> _DIRECTION_
Write the records out again, keeping each line exactly as it is.

- - - -

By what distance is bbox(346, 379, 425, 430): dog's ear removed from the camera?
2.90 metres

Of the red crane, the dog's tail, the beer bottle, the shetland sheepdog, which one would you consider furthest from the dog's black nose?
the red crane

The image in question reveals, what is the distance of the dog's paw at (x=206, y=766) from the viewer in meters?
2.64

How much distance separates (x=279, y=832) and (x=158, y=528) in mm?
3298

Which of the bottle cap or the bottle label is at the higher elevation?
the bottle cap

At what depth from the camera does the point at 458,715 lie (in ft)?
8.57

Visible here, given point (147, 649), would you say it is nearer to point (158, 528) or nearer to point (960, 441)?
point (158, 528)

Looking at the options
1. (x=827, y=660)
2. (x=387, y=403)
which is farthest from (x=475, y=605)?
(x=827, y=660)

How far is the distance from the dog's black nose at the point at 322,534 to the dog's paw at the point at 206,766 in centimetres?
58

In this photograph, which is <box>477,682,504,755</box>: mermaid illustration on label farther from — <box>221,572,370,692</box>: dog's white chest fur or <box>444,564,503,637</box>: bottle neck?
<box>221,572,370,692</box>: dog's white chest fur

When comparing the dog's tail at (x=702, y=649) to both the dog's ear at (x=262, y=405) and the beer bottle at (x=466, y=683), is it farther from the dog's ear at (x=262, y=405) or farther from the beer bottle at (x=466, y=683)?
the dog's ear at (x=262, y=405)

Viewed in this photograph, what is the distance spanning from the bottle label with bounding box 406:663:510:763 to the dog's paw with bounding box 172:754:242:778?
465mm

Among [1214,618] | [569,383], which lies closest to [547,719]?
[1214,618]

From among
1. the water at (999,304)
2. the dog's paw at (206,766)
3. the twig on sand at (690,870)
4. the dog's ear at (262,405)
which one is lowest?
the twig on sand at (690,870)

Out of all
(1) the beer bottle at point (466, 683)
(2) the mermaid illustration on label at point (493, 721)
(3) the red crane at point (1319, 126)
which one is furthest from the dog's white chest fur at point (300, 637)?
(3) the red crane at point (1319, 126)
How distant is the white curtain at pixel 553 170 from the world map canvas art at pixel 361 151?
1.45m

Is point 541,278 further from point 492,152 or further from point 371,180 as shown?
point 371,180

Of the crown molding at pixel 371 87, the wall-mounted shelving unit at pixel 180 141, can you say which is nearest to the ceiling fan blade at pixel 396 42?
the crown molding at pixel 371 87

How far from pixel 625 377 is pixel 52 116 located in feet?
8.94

- - - -

> _TASK SOLUTION_
By what distance is bbox(346, 379, 425, 430): dog's ear removed from the camera?
2.90 metres

Of the red crane, the dog's tail, the beer bottle, the shetland sheepdog, which one would you consider furthest from the dog's black nose?
the red crane

The image in question reveals, what is the distance of the dog's paw at (x=206, y=766) from the viewer in meters?
2.64

How much distance separates (x=279, y=832) and (x=158, y=528) in mm?
3298

Which of the bottle cap or the bottle label is at the higher elevation?
the bottle cap

At what depth from the camera does the point at 458,715 lie (in ft)?
8.57

Visible here, given point (147, 649), would you say it is nearer to point (158, 528) or nearer to point (960, 441)?
point (158, 528)

Looking at the options
1. (x=827, y=660)
2. (x=387, y=403)
which is farthest from (x=475, y=605)?
(x=827, y=660)

How far is the distance from the dog's black nose at the point at 322,534 to the dog's paw at the point at 206,766 in centimetres?
58

In this photograph, which is <box>477,682,504,755</box>: mermaid illustration on label farther from — <box>221,572,370,692</box>: dog's white chest fur or <box>444,564,503,637</box>: bottle neck?
<box>221,572,370,692</box>: dog's white chest fur

When comparing the dog's tail at (x=702, y=649) to both the dog's ear at (x=262, y=405) and the beer bottle at (x=466, y=683), is it farther from the dog's ear at (x=262, y=405) or farther from the beer bottle at (x=466, y=683)?
the dog's ear at (x=262, y=405)

Viewed in this photograph, what is the distance spanning from the bottle label with bounding box 406:663:510:763 to the dog's paw with bounding box 172:754:242:778?
465mm

Among [1214,618] | [569,383], which lies closest to [547,719]?
[1214,618]

From among
1. the water at (999,304)
2. the dog's paw at (206,766)
3. the twig on sand at (690,870)
4. the dog's ear at (262,405)
which one is lowest?
the twig on sand at (690,870)

Out of all
(1) the beer bottle at point (466, 683)
(2) the mermaid illustration on label at point (493, 721)
(3) the red crane at point (1319, 126)
which one is furthest from the dog's white chest fur at point (300, 637)?
(3) the red crane at point (1319, 126)
How distant is the white curtain at pixel 553 170 from the world map canvas art at pixel 361 151?
1.45m

Is point 541,278 further from point 492,152 or further from point 371,180 as shown?
point 371,180

Of the crown molding at pixel 371 87, the wall-mounted shelving unit at pixel 180 141, can you say which is nearest to the ceiling fan blade at pixel 396 42?
the crown molding at pixel 371 87

How far from pixel 625 377 is pixel 52 116 located in feet?
8.94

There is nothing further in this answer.